Amok en Münich


cordón policial

Por Juan Argelina

Cuentan que los malayos enloquecían y asesinaban con saña a quienes se ponían por delante, en una locura homicida, durante la ocupación colonial, antes de suicidarse. El fenómeno fue estudiado por los psiquiatras, que le dieron el nombre de “síndrome de Amok”, palabra indígena que significa “atacar y matar con ira ciega”. Incapaces de entender tal acto irracional, los occidentales, desde su dominante comodidad, asumieron que era una cuestión “propia de salvajes”, habitantes de tierras exóticas donde acechaban enfermedades mortales y el clima pervertía las mentes.

El tema cayó en el romanticismo, y fue objeto de novelas y películas: Stefen Zweig escribió “Amok o el loco de Malasia” en 1922, novela que fue llevada al cine en 1944 por Antonio Momplet, y adaptada más tarde por el director alemán Michael Fengler (“Warum läuft Herr R. Amok?”, 1970), pero se trataba de exponer cómo las influencias malignas procedían del contacto con ese perturbador mundo exterior, que Conrad expuso en “El Corazón de las Tinieblas”. “La locura viene de África” se decía, y el “mundo civilizado” debía erradicarla, si no quería caer en ella.

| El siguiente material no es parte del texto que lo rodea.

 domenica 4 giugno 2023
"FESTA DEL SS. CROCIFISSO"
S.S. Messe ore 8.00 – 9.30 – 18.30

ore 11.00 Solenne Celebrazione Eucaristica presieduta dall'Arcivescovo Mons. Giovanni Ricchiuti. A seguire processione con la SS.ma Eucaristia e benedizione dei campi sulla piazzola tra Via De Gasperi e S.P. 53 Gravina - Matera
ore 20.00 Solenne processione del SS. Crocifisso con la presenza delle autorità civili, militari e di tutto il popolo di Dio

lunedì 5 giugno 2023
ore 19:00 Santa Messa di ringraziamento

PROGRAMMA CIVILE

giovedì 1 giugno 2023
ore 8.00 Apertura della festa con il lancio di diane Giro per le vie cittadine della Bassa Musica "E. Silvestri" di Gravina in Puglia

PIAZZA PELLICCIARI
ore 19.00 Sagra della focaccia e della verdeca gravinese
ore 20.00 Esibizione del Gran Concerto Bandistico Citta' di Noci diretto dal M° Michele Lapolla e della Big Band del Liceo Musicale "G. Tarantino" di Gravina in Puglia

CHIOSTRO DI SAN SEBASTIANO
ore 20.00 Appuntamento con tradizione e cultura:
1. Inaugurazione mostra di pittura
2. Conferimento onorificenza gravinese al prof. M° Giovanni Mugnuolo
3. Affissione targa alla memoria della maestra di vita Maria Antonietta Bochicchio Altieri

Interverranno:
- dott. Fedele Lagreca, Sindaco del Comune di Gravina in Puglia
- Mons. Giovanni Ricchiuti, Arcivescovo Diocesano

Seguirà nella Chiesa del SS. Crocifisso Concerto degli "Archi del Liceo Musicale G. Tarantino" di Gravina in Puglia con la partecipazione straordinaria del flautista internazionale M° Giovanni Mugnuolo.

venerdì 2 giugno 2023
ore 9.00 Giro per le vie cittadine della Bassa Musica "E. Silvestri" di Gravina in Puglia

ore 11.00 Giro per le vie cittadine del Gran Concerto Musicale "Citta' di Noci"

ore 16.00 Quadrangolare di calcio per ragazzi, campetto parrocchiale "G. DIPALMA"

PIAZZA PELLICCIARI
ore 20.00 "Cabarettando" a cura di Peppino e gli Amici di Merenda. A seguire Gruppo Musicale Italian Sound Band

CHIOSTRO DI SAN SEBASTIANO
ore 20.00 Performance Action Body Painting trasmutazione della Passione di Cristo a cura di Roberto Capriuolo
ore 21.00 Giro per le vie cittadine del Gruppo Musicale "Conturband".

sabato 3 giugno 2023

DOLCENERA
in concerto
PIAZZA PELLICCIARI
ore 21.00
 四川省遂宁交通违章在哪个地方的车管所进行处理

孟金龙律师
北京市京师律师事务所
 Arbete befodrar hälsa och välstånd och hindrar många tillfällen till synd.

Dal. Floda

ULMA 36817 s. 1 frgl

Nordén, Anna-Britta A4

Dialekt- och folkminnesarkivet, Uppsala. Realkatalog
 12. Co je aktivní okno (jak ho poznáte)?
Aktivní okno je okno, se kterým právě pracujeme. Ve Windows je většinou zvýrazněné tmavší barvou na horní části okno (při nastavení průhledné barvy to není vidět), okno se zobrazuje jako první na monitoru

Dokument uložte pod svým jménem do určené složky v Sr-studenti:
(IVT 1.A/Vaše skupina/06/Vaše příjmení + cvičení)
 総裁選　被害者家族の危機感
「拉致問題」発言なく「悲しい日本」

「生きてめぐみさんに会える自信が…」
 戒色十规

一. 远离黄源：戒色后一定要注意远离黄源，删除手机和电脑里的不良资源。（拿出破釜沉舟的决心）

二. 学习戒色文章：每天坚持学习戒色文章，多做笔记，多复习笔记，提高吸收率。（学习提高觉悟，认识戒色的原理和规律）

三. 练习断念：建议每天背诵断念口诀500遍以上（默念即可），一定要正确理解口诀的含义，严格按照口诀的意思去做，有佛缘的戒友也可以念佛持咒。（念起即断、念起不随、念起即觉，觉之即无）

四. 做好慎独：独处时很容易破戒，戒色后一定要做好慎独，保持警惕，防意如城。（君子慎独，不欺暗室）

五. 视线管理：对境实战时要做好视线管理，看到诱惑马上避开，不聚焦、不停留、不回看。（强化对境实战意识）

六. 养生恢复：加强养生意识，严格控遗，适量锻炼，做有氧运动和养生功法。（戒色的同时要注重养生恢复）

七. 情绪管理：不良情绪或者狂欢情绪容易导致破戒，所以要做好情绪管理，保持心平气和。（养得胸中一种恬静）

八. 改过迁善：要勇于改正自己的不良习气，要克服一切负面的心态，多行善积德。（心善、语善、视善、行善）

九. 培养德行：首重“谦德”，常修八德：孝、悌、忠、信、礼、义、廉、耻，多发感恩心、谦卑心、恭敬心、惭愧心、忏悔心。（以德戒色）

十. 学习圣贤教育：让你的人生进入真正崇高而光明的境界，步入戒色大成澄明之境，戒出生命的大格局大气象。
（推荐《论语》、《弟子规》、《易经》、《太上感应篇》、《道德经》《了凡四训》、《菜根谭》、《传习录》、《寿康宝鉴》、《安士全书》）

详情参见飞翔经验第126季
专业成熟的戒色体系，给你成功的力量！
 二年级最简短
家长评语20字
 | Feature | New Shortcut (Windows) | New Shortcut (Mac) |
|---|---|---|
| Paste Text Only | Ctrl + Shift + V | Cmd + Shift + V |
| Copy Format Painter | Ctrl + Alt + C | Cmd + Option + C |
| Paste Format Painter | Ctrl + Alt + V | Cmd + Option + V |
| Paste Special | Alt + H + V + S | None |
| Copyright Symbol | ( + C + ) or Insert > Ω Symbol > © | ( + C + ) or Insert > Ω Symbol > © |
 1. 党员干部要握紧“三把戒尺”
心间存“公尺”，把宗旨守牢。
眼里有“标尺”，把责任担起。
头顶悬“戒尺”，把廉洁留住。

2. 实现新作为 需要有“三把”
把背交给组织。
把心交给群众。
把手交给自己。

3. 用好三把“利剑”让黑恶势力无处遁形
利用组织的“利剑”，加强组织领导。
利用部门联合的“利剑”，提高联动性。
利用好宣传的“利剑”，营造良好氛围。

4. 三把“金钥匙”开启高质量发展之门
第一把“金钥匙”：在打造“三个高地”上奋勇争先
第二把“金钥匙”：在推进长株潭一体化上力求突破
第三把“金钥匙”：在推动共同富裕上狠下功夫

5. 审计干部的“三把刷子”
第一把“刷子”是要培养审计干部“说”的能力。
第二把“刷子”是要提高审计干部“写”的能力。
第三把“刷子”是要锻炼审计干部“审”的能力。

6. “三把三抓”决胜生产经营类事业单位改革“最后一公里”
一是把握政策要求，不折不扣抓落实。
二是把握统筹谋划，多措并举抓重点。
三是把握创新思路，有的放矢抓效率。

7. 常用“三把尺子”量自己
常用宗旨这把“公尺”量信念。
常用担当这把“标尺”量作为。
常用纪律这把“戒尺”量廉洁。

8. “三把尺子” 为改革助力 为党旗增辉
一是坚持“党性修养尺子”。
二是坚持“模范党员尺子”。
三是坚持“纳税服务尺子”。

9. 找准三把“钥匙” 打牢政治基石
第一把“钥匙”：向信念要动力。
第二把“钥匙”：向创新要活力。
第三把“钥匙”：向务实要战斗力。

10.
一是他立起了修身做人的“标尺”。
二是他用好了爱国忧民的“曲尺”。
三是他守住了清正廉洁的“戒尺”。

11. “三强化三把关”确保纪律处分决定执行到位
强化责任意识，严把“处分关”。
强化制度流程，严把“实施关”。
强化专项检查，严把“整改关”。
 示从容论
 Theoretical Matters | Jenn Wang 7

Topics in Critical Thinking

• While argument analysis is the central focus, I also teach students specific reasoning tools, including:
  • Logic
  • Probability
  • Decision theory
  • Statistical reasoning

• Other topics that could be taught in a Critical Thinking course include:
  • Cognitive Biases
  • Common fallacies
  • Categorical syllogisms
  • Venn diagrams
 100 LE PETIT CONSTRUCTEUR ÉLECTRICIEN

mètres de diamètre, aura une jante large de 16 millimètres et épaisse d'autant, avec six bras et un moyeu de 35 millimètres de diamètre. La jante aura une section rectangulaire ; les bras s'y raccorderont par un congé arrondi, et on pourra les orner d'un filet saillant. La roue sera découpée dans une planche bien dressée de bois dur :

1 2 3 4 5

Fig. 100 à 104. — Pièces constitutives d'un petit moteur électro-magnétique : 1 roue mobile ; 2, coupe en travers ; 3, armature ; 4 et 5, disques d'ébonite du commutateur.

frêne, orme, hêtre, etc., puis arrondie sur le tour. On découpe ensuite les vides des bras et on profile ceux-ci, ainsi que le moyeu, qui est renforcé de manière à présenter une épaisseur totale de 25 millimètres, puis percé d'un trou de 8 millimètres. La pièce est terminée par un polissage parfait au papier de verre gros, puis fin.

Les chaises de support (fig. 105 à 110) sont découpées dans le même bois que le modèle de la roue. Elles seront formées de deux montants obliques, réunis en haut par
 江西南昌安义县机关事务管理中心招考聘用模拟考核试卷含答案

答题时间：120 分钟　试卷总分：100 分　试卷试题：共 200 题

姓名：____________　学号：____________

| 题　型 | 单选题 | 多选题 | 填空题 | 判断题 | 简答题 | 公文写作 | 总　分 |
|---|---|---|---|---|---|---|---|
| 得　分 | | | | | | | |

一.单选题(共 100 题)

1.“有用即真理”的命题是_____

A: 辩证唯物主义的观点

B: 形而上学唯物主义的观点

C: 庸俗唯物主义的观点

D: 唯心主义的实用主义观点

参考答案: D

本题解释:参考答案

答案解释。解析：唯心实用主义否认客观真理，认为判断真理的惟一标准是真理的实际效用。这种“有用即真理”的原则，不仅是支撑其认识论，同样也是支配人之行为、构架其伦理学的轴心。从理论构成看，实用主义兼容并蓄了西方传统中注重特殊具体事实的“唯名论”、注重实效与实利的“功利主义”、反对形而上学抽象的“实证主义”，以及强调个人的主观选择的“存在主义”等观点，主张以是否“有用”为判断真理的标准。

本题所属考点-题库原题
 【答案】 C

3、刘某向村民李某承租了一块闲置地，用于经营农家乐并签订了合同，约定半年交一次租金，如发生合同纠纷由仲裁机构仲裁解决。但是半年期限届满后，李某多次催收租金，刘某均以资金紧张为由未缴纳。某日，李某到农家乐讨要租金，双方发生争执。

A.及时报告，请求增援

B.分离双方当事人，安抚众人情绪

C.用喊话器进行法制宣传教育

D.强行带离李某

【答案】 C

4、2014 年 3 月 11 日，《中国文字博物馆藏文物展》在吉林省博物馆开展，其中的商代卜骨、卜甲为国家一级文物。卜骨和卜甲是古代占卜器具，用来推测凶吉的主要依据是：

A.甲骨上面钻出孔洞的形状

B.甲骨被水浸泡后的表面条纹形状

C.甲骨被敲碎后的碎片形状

Era la “pesada carga del hombre blanco”, que con arte poético justificó Rudyard Kipling.

Pero la literatura dejó paso a la ciencia ante la evidencia del aumento incontrolable de este tipo de casos en Occidente durante los últimos años, y la OMS calificó esta “enfermedad” cono “un episodio aleatorio, aparentemente no provocado, de un comportamiento asesino o destructor de los demás, seguido de amnesia y/o agotamiento. A menudo va acompañado de un viraje hacia un comportamiento auto-destructivo, es decir, de causarse lesiones o amputaciones llegándose hasta el suicidio“.

Ya podemos estar tranquilos. El joven Alí David Sonboly padecía el síndrome de Amok, y todos los medios de comunicación nos transmiten la excepcionalidad homicida de su locura, comparándola con la de Anders Breivik, que asesinó en la isla noruega de Utoya a 69 personas. Igualmente nos relajamos al saber que sus actos no están relacionados con el terrorismo yihadista, pero me impacta comprobar cómo necesitamos etiquetar y buscar rasgos y características enfermizas en cualquier comportamiento resultante del dolor, el hastío y la desesperación de los demás.

Las horrendas consecuencias de estos bárbaros sucesos no deberían hacernos olvidar sus causas. Cuando se cometieron los atentados de Orlando, París o Niza, no sólo no caímos en la cuenta de las incontables víctimas producidas por otros similares en aquellas zonas del mundo menos “bendecidas” por la mano del “progreso” y la “democracia”, sino que se quiso relacionar a sus autores con signos de “anormalidad”, que nuestra cultura achaca a “desviaciones” propias de enfermos mentales o pervertidos (Abdeslam SalahOmar MarteenMohamed Bouhlel).

Menos mal que al menos ahora este crimen no sirve de excusa para bombardear al Daesh en Siria o Irak, con los ataques “selectivos” a los que nos tienen acostumbrados. Deberían tener el mismo alcance mediático las muertes de inocentes producidas por los drones, que, dirigidos también por adolescentes acostumbrados a manipular videojuegos desde alguna base de Utah u Ohio, hacen estragos entre civiles.

Pero claro, eso es un “daño colateral”. En nuestra civilizada Europa cunden rápidamente todas las alarmas ante el terrorismo indiscriminado, y cunde el pánico, aumenta la desconfianza frente a esos “extraños” que vienen de esos territorios donde surgió “Amok”, y resurge el fascismo. Hace poco vi como abucheaban a una joven con aspecto árabe que había acudido a los actos de repulsa contra el atentado de Niza. La gritaban “vete a tu país”. Y ella respondía: “Yo soy francesa. Yo nací aquí, como usted. ¿Dónde voy a ir?”. El adolescente Alí David Sonbuly gritaba lo mismo desde la azotea del supermercado donde asesinó a 10 personas. Sus padres habían sido refugiados procedentes de Irán. ¿Qué diferencia marca eso? ¿Cómo vivió este chaval su día a día entre sus compañeros de clase, sus vecinos, su entorno en general? ¿Nació con esa locura genética, propia de los llegados de las “tinieblas”? Amok está entre nosotros. En nuestras conciencias, esperando al lado de nuestra comodidad.